From my understanding, in stage 2, remove the linear layer used in stage 1 and add DisAlign Linear Layer. And freeze all parts except for logit_scale, logit_bias, and confidence_layer. At this time, the weight and bias of DisAlignLinear are also frozen. (self.weight, self.bias) Is my understanding correct?

If so, are the weight and bias of DisAlignLinearLayer fixed after the initialization? (The weight and bias of the linear layer in stage 1 are not copied either)

If my understanding is correct, why is the weight of DisAlignLinear also frozen?

I will wait for your reply. thanks!

tonysy commented 2 years ago

Hi, in our proposed method, we keep the original classifier and add scale/bias for stage-2 learning.

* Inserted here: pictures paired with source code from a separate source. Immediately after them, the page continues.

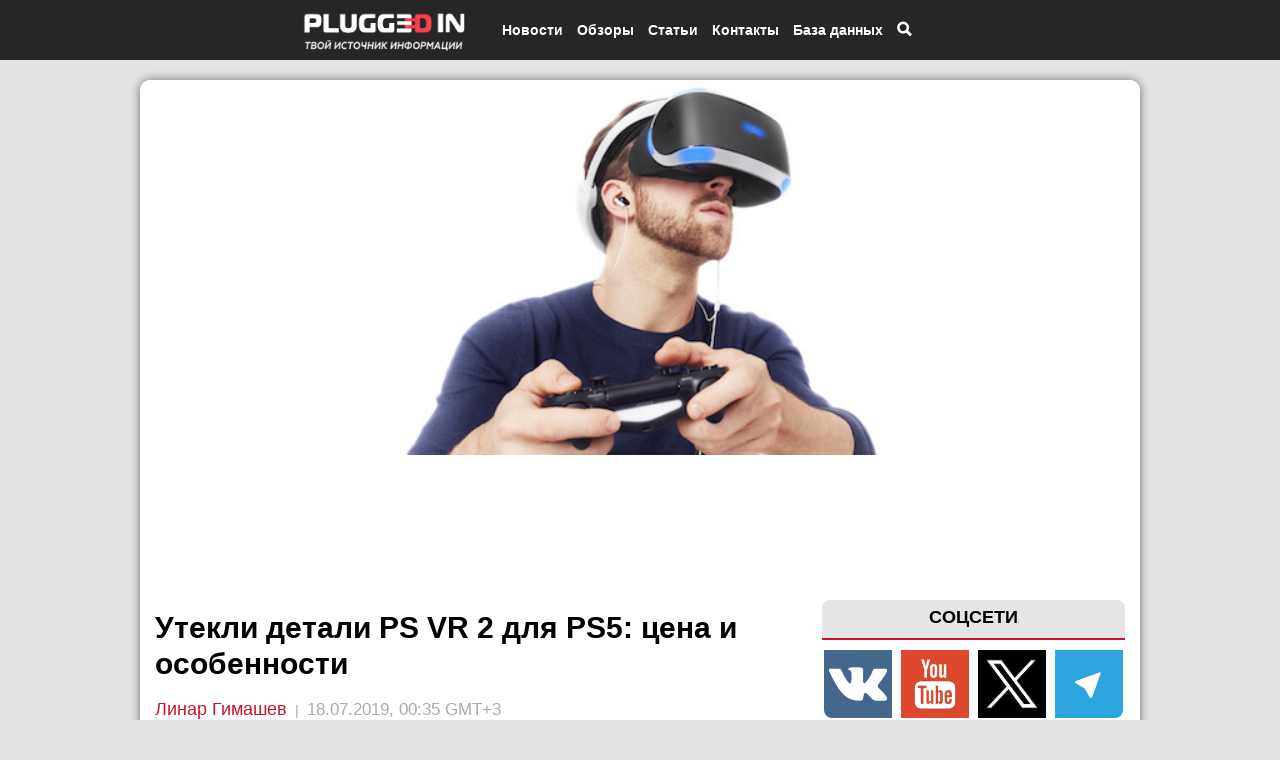

--- FILE ---
content_type: text/html; charset=utf-8
request_url: https://www.google.com/recaptcha/api2/aframe
body_size: 247
content:
<!DOCTYPE HTML><html><head><meta http-equiv="content-type" content="text/html; charset=UTF-8"></head><body><script nonce="4hh1sEvjzLNsnR1BoTdryA">/** Anti-fraud and anti-abuse applications only. See google.com/recaptcha */ try{var clients={'sodar':'https://pagead2.googlesyndication.com/pagead/sodar?'};window.addEventListener("message",function(a){try{if(a.source===window.parent){var b=JSON.parse(a.data);var c=clients[b['id']];if(c){var d=document.createElement('img');d.src=c+b['params']+'&rc='+(localStorage.getItem("rc::a")?sessionStorage.getItem("rc::b"):"");window.document.body.appendChild(d);sessionStorage.setItem("rc::e",parseInt(sessionStorage.getItem("rc::e")||0)+1);localStorage.setItem("rc::h",'1768926683269');}}}catch(b){}});window.parent.postMessage("_grecaptcha_ready", "*");}catch(b){}</script></body></html>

Please read the adaptive calibration function section of the original paper.

jeongHwarr commented 2 years ago

@tonysy Thank you for your reply! I thought that the original classifier would be removed and replaced with a new classifier.

https://github.com/Megvii-BaseDetection/DisAlign/blob/a2fc3500a108cb83e3942293a5675c97ab3a2c6e/classification/imagenetlt/resnext50/resx50.scratch.imagenet_lt.224size.90e.disalign.10e/net.py#L21-L27

I couldn't run the cvpod because my os is Windows.

Does the above code means a classifier in which other elements are added while retaining the original classifier weight?

tonysy commented 2 years ago

Does the above code means a classifier in which other elements are added while retaining the original classifier weight?

Yes

jeongHwarr commented 2 years ago

@tonysy Okay. Thank you!